■ **Study questions**:
1 - Copy word for word the part of the ReBuild NC article starting at "And on Feb." and ending at "program’s many failures.".
2 - Pick up the ReBuild NC article after its final sentence and keep writing it.

■ **Supplied text**:
- - -

McDowell speculates the complaint was about his infant daughter, who like most babies, cries in the middle of the night, during quiet hours.
“My newborn baby is not on anyone’s schedule but her own,” McDowell said. “It’s as if the hotel management expects we can turn her off between 10 p.m. and 6 a.m.”
McDowell’s family is one of thousands of people who since 2019 have been exiled to one- and two-star motels while their homes are repaired, replaced or rebuilt.
As of this month, ReBuild NC had spent $19.3 million on Temporary Location Assistance, which pays for motels, apartments or other rental arrangements, and mobile storage units for people waiting for their permanent homes to be repaired or rebuilt.
A Policy Watch investigation over the past year has revealed a pattern of mismanagement and secrecy at ReBuild NC. Those findings prompted state lawmakers to form a special oversight committee to probe the program’s operations.
And on Feb. 1, Richard Trumper, who led a successful state disaster recovery program in South Carolina, was appointed by Department of Public Safety Secretary Eddie Buffaloe as a senior advisor at ReBuild NC. However, Trumper’s managerial power is unclear. DPS, which is over the program, has been careful to explain that ReBuild NC Director Laura Hogshead is still in charge – even though she has acknowledged she is responsible for the program’s many failures.

- - -

■ **Data section**:
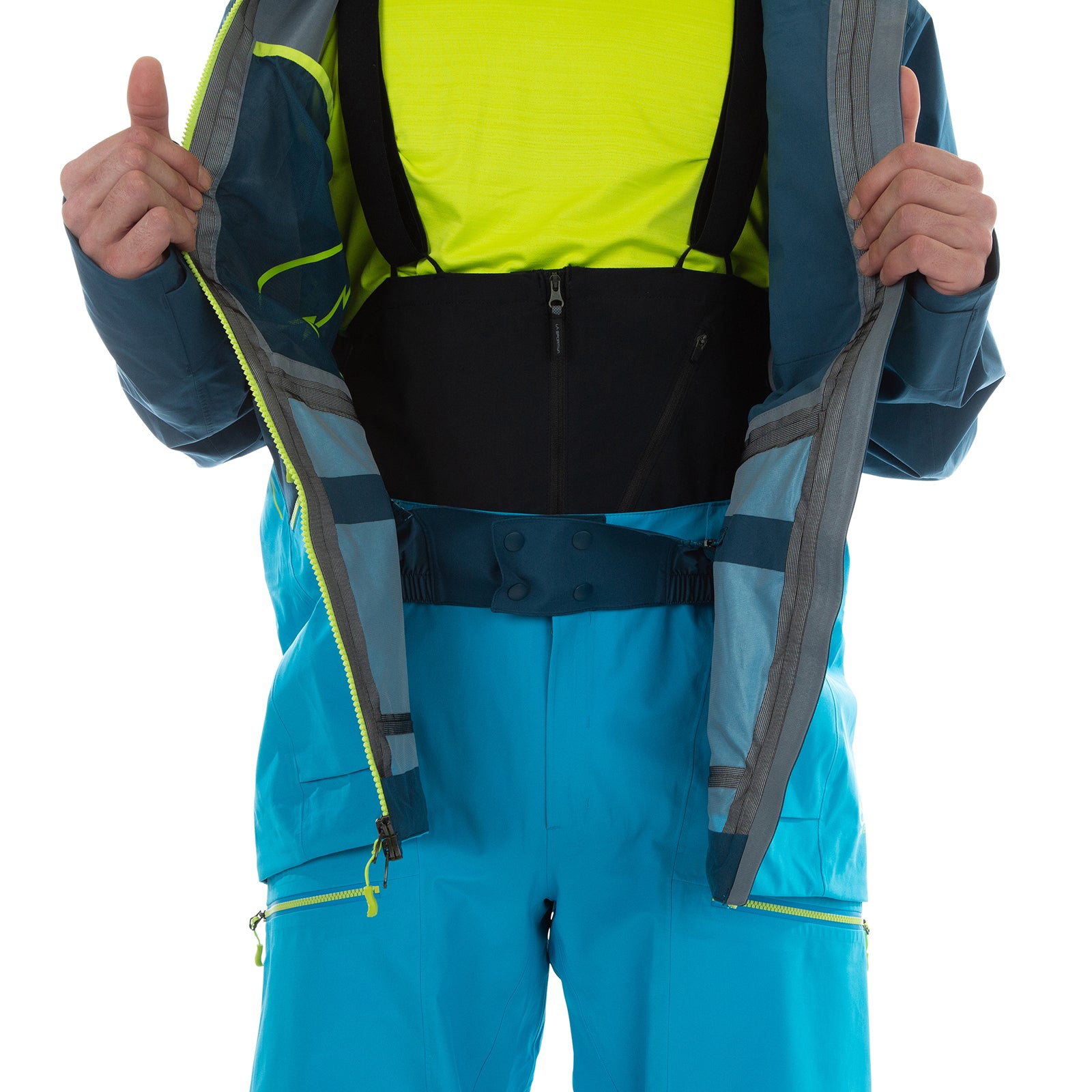 Chaser EVO Shell Jacket Men's Storm Blue/Maui Alt View #8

- - -

■ **Responses for each task**:
1 -
And on Feb. 1, Richard Trumper, who led a successful state disaster recovery program in South Carolina, was appointed by Department of Public Safety Secretary Eddie Buffaloe as a senior advisor at ReBuild NC. However, Trumper’s managerial power is unclear. DPS, which is over the program, has been careful to explain that ReBuild NC Director Laura Hogshead is still in charge – even though she has acknowledged she is responsible for the program’s many failures.

2 -
Trumper and Hogshead are expected to testify Wednesday before a government operations subcommittee investigating the ReBuild NC program. This will be the third hearing since September.
Several top people at ReBuild have resigned since or shortly before the December hearing, including Chief Program Delivery Officer Ivan Duncan, Chief of External Affairs Jaime Fuquay, and most recently Moneka Jani.
Jani worked for IEM, a ReBuild NC contractor, before the agency hired her as Chief Recovery Officer in late 2019. In May 2022, she became an “adviser,” whose job duties were unclear, but still commanded a $100,000-plus salary, state records show.
There have been improvements since Trumper was hired: More general contractors are participating, as are volunteer disaster relief groups. In turn, some homeowners whose cases had been languishing are beginning to see changes.
But ReBuild still faces serious problems that will take time to fix.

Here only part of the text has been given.